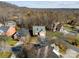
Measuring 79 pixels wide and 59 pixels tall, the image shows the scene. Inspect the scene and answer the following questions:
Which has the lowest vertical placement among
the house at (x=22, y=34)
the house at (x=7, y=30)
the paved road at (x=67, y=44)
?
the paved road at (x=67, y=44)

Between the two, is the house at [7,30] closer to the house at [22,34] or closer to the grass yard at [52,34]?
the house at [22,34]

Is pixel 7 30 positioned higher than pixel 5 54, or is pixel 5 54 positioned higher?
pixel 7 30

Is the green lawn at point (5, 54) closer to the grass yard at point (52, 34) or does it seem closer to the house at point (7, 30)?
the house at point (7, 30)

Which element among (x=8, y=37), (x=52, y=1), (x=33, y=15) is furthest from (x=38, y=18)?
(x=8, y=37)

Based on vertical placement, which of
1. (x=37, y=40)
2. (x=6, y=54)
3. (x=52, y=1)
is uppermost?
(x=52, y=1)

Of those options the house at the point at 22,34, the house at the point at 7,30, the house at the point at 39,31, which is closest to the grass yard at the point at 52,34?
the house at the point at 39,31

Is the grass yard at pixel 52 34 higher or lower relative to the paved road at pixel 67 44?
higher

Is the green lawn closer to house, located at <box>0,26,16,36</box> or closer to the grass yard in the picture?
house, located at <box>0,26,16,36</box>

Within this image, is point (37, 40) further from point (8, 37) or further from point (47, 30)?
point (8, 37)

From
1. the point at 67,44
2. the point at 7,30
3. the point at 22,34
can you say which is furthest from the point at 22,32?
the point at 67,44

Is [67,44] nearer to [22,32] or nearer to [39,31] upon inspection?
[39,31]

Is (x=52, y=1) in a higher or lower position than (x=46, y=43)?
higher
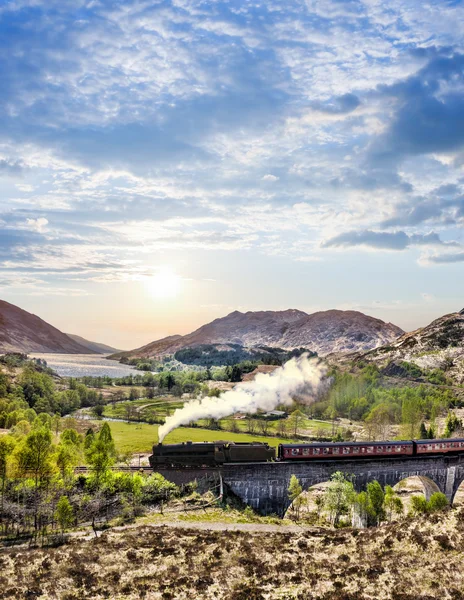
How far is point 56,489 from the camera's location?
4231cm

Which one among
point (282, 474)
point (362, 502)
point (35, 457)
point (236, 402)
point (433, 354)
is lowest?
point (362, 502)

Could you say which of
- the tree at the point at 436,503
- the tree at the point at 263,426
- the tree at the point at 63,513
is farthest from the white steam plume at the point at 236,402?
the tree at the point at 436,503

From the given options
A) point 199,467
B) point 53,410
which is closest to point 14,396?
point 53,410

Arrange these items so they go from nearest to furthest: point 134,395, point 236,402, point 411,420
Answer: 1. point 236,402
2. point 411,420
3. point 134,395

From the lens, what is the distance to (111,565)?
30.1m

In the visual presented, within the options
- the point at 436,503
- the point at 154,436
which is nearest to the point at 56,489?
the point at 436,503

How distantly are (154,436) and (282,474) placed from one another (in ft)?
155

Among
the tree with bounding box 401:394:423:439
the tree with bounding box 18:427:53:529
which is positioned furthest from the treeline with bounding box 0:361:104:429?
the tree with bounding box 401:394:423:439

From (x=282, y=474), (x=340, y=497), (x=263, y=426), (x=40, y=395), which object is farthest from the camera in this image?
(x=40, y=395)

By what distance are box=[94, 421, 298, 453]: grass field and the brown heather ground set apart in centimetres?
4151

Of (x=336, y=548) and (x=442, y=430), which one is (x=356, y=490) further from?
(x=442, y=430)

---

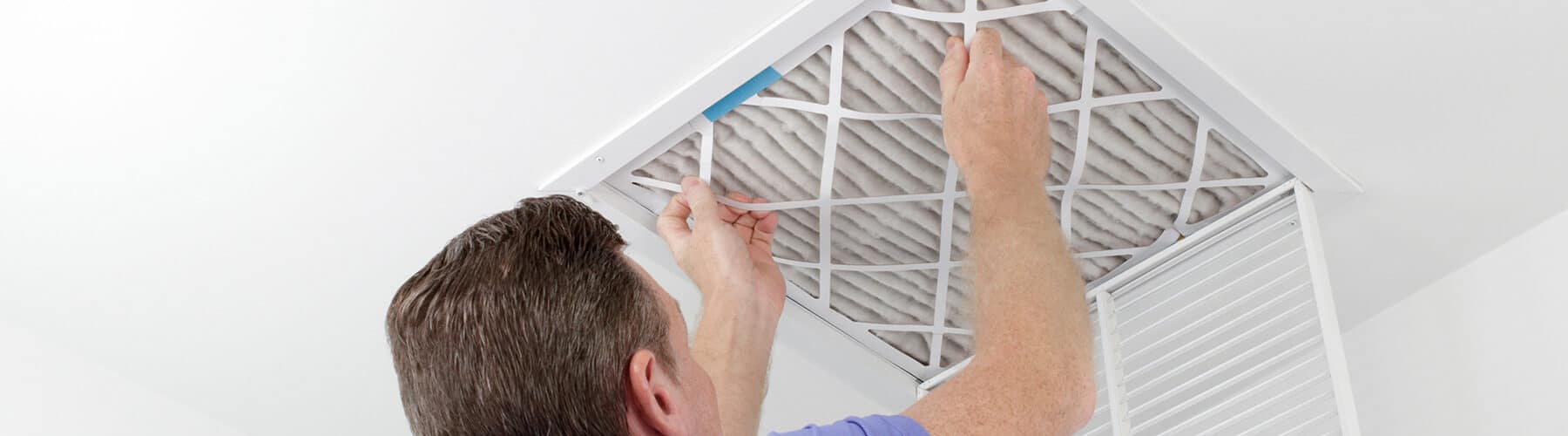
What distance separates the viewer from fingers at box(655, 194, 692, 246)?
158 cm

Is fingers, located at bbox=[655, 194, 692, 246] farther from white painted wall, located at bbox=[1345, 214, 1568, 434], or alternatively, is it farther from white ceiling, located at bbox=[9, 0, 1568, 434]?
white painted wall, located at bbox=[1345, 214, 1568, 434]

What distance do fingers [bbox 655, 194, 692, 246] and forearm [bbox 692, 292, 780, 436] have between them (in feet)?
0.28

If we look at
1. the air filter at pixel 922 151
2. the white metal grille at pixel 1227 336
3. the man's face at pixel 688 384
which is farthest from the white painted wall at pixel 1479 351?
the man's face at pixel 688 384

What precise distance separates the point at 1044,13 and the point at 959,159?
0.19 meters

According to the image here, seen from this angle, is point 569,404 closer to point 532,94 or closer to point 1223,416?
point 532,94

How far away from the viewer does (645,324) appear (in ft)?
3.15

▸ Exercise requirements
Pull out every line in the items above that includes the word "vertical" and list those lines unchanged.

▸ Correct answer
Which has the lowest vertical placement among
Based on vertical placement, which of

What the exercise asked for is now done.